- What you need to do -
Quote the whole listing exactly. Leave the pictures out of your copy.

- Data below -

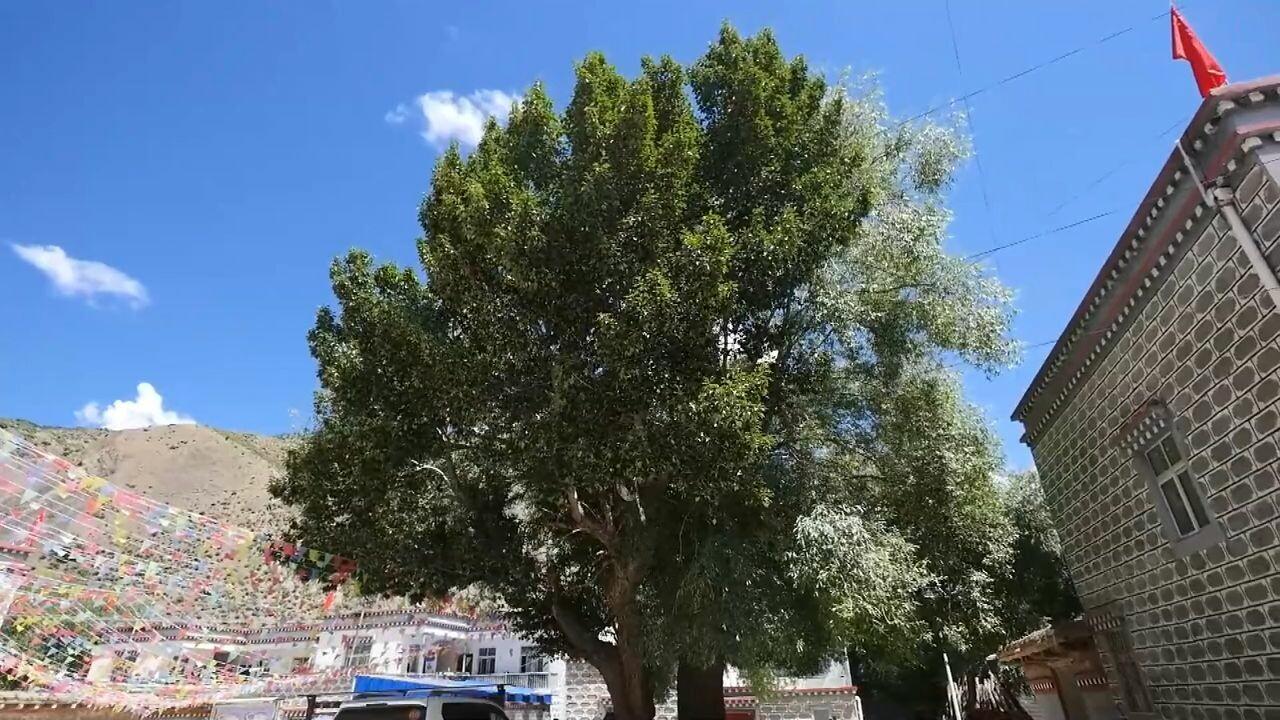 ต้นไม้แห่งตำนานรัก 'ฮั่น-ทิเบต' ยืนยงบนแดนหลังคาโลก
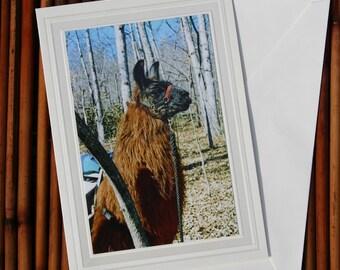 Pack Llama, Photo Greeting Card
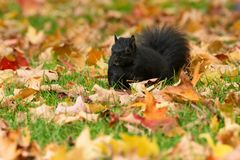 Eastern Gray Squirrel - sciurus carolinensis stock photo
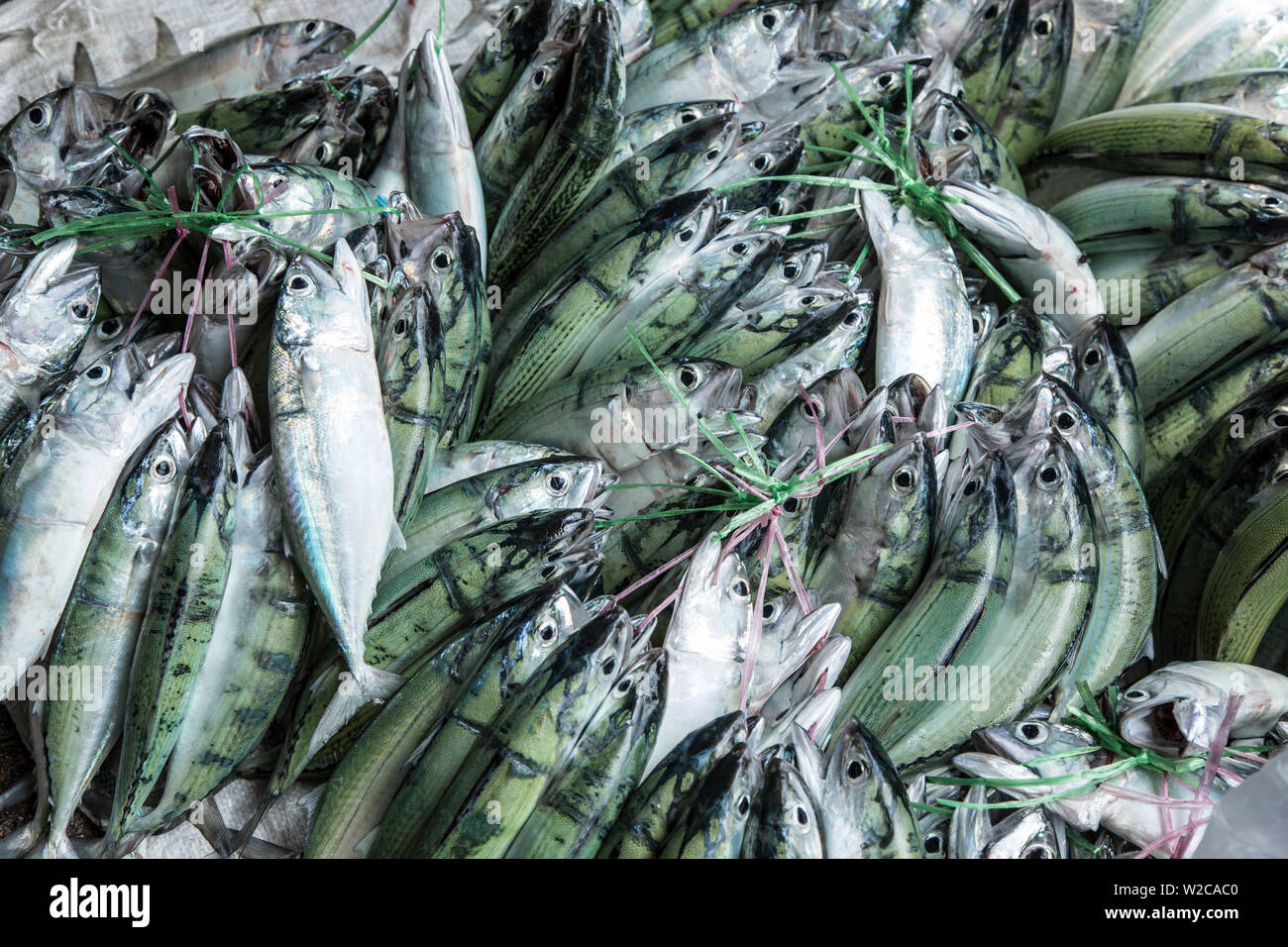 Fish displayed in the market in Victoria, Mahe, Seychelles - Stock Image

- Answer area -
 ต้นไม้แห่งตำนานรัก 'ฮั่น-ทิเบต' ยืนยงบนแดนหลังคาโลก
 Pack Llama, Photo Greeting Card
 Eastern Gray Squirrel - sciurus carolinensis stock photo
 Fish displayed in the market in Victoria, Mahe, Seychelles - Stock Image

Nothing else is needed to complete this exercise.